It's even more amazing than that in the case of Rome. To cite just one example, by the time of Constantine I in the mid-300s CE, Rome could support armies totaling 650,000 men. The logistics and organization required to do that are staggering. After the fall of Rome, it would take until the time of Napoleon's Grand Armee in the early 1800s before numbers like that were fielded again. Even today, there are relatively few countries with an active military force of that size. They weren't just sitting around either. Rome was always fighting someone. It speaks to the ability of ancient peoples to organize and support truly massive endeavors and sustain them over literal centuries. I mentioned Napoleon's Grand Armee earlier. It was large, but it only lasted for about 5 years.
So, yes, a ton of technology was lost for a long time, both physical and social/organizational.
And during the second Punic war, when Rome mostly just controlled the Italian boot, Hannibal ravaged the peninsula for a decade but Rome just kept raising more armies to fight them. You could say that war wasn't very well understood at that time (like Hannibal was very good at battles, but couldn't turn that dominance into its own advantage), but it's still crazy to me that Rome just had an enemy army just roaming around, surviving on plunder and foraging, destroying the armies Rome sent to oppose it, but otherwise Rome was still able to function as a state to the point where they could raise, organise, equip (actually, they might have had to equip themselves at this point, I think the Empire providing that was one of the innovations they later started), train, move, and feed armies despite it.
Romes navy during the punic wars was basically a boss that always had another stage you would have to beat
We've supposedly just rediscovered how to make Roman concrete in the last few years!

[Exercises]
1/ Can you reproduce the part of the excerpt on Rome starting with "So, yes, a ton" and going on through "armies despite it.", word for word?
2/ Which people are mentioned by name in the excerpt on Rome?
3/ Answer these about the excerpt on Rome:
(a) By the time of Constantine I, how many men could Rome's armies total?
(b) About how long did Napoleon's Grand Armee last?
(c) For how long did Hannibal ravage the peninsula?

[Extracted entries]
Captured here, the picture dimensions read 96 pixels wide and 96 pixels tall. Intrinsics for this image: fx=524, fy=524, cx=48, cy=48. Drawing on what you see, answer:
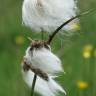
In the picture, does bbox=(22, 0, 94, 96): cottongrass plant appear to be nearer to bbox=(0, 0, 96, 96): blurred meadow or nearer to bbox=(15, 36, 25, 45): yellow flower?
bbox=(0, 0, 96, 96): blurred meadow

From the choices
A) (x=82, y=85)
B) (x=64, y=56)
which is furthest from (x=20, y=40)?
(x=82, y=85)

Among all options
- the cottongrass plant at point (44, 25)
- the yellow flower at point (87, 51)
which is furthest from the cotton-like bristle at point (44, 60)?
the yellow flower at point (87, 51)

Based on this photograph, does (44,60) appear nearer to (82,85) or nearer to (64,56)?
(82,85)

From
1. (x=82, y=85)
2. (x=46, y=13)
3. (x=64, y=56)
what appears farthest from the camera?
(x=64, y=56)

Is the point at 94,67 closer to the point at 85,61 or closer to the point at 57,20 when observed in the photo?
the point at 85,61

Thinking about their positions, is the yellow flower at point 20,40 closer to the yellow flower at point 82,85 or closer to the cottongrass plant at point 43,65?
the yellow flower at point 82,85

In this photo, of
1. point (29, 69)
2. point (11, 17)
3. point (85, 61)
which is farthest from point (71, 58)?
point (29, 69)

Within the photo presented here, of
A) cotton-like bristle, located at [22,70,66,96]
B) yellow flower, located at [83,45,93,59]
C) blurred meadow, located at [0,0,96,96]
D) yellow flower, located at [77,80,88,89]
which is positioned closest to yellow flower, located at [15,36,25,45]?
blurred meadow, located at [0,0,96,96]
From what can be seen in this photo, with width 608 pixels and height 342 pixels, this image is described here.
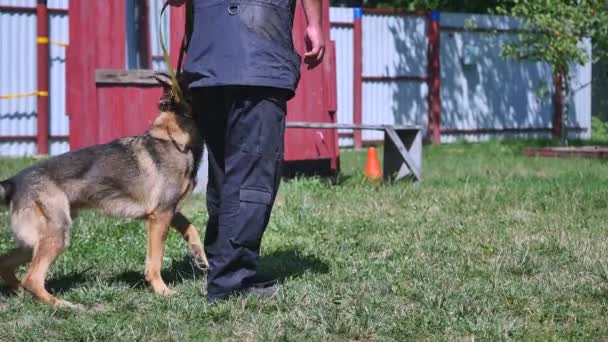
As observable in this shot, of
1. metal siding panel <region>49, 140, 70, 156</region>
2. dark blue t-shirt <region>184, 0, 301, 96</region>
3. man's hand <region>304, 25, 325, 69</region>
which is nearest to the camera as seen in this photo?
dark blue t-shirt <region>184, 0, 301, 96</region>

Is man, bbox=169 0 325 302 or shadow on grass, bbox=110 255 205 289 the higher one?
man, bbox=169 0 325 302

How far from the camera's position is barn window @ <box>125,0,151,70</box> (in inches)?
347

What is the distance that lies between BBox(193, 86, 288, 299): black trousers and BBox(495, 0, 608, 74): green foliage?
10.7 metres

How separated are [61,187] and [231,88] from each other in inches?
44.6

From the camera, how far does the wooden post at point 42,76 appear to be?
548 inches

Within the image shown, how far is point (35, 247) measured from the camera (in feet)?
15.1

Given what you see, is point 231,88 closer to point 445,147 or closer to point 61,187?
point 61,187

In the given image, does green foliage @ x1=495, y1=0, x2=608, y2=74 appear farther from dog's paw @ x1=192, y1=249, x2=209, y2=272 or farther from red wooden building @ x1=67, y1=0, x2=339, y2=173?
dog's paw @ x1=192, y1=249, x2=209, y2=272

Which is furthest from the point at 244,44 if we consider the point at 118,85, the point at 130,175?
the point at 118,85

---

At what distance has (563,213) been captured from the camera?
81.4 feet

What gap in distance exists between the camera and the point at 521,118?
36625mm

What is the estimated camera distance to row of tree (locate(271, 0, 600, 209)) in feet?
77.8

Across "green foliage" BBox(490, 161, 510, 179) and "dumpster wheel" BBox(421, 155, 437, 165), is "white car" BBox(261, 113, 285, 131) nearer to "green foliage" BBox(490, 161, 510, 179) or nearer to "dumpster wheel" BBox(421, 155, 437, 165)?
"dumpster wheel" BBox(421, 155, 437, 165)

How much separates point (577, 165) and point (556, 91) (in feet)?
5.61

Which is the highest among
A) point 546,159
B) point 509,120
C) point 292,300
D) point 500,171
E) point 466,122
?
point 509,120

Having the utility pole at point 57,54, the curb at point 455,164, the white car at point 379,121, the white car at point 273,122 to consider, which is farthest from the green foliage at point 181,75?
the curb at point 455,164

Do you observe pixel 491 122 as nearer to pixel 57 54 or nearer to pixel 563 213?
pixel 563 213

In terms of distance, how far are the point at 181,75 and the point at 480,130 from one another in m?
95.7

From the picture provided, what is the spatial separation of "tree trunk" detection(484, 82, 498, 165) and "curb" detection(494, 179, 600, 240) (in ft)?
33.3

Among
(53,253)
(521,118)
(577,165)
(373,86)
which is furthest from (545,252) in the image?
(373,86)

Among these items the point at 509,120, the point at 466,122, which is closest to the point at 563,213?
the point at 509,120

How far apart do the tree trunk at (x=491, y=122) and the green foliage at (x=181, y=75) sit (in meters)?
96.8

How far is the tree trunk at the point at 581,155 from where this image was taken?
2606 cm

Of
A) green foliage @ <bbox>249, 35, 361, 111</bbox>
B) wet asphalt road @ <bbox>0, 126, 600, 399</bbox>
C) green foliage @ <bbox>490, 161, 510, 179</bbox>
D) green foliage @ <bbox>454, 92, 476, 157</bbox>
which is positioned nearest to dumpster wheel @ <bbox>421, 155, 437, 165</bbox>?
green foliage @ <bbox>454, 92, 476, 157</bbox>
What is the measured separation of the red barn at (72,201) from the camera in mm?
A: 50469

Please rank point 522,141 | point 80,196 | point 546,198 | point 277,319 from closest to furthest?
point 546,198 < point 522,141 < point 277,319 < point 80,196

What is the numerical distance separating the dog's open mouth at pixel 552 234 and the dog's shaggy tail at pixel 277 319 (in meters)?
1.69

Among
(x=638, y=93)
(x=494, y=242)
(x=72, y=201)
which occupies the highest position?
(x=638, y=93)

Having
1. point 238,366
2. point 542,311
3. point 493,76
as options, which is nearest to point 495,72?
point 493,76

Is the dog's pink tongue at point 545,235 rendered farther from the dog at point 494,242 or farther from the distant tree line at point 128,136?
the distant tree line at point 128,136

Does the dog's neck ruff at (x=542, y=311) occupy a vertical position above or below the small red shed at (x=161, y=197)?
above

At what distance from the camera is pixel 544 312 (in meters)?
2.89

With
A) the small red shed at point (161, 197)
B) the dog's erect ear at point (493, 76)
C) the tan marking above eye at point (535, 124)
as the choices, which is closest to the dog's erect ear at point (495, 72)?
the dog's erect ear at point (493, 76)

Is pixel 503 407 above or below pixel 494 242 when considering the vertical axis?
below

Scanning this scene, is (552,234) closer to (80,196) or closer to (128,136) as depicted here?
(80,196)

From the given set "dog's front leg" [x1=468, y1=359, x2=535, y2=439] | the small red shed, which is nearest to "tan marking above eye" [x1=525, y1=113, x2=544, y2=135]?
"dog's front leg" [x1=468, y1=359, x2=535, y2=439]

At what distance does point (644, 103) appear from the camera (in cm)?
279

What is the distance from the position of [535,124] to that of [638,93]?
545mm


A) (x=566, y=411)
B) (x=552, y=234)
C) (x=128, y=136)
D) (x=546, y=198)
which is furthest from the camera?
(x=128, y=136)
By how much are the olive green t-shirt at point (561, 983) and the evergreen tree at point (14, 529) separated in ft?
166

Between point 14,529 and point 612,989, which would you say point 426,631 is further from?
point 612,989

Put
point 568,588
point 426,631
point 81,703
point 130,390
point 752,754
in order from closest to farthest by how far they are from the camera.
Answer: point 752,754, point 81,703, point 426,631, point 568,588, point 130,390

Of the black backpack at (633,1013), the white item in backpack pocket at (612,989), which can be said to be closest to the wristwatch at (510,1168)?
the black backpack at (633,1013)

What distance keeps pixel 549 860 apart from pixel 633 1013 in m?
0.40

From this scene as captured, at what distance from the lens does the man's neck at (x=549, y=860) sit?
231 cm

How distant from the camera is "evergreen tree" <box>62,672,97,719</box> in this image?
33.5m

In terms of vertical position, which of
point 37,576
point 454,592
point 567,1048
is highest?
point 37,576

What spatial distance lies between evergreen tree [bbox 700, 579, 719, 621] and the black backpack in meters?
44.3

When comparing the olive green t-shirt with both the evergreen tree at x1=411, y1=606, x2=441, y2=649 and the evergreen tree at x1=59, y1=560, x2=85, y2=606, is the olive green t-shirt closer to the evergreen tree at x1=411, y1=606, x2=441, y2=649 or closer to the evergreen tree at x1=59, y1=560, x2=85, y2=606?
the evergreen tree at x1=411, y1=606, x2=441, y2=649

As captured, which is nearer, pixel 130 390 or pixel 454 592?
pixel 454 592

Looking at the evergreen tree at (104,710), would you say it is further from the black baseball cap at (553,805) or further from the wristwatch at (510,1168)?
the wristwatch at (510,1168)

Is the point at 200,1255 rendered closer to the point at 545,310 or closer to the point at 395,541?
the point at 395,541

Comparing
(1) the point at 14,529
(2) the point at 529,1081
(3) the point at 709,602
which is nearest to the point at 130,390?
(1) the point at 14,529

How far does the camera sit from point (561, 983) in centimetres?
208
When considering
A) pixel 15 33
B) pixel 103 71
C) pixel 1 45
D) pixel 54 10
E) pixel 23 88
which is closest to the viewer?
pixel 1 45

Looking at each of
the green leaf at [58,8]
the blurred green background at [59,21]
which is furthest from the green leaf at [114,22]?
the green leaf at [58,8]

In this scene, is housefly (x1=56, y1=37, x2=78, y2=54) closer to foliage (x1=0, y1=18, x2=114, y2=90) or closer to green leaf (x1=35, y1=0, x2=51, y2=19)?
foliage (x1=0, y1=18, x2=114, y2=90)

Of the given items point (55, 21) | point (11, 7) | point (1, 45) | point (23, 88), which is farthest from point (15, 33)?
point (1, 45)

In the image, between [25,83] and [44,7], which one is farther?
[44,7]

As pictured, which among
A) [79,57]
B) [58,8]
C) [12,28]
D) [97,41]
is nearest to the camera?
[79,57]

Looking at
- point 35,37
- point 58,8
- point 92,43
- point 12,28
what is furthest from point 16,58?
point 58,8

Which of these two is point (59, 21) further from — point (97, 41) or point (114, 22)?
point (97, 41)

---

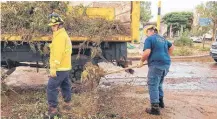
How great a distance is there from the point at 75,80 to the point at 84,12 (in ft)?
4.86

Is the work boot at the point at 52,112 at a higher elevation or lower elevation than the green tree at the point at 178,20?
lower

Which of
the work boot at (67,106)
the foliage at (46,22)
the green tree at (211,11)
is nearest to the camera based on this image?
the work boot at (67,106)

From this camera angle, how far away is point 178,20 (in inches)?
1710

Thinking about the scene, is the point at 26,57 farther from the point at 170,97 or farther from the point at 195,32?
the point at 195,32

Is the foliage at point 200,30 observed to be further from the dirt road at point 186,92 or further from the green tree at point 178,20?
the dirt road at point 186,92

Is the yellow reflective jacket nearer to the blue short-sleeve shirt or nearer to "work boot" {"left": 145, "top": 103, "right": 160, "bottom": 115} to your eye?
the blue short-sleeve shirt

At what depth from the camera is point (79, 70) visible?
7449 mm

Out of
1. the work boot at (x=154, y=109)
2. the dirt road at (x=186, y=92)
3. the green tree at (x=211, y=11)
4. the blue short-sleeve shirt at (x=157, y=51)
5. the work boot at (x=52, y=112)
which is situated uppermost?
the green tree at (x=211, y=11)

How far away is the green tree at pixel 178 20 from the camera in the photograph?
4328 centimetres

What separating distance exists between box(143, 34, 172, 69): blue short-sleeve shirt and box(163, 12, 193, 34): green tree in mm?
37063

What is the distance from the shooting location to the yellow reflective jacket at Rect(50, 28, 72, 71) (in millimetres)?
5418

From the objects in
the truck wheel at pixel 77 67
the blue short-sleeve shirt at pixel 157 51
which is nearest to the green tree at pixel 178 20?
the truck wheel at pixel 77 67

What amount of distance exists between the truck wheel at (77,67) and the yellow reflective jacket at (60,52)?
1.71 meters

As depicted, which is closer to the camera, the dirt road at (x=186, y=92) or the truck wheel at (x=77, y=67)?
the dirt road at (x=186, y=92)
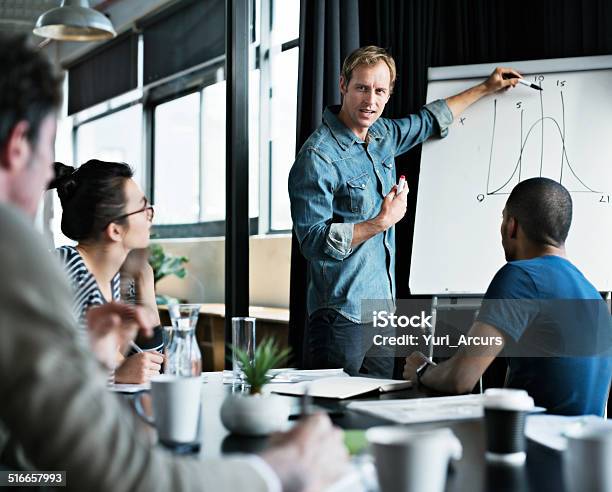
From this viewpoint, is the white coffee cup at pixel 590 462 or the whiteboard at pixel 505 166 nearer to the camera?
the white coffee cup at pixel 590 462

[Set of answers]
1/
So, yes, a ton of technology was lost for a long time, both physical and social/organizational.
And during the second Punic war, when Rome mostly just controlled the Italian boot, Hannibal ravaged the peninsula for a decade but Rome just kept raising more armies to fight them. You could say that war wasn't very well understood at that time (like Hannibal was very good at battles, but couldn't turn that dominance into its own advantage), but it's still crazy to me that Rome just had an enemy army just roaming around, surviving on plunder and foraging, destroying the armies Rome sent to oppose it, but otherwise Rome was still able to function as a state to the point where they could raise, organise, equip (actually, they might have had to equip themselves at this point, I think the Empire providing that was one of the innovations they later started), train, move, and feed armies despite it.

2/ Constantine I, Napoleon, Hannibal

3/
(a) 650,000
(b) About 5 years
(c) A decade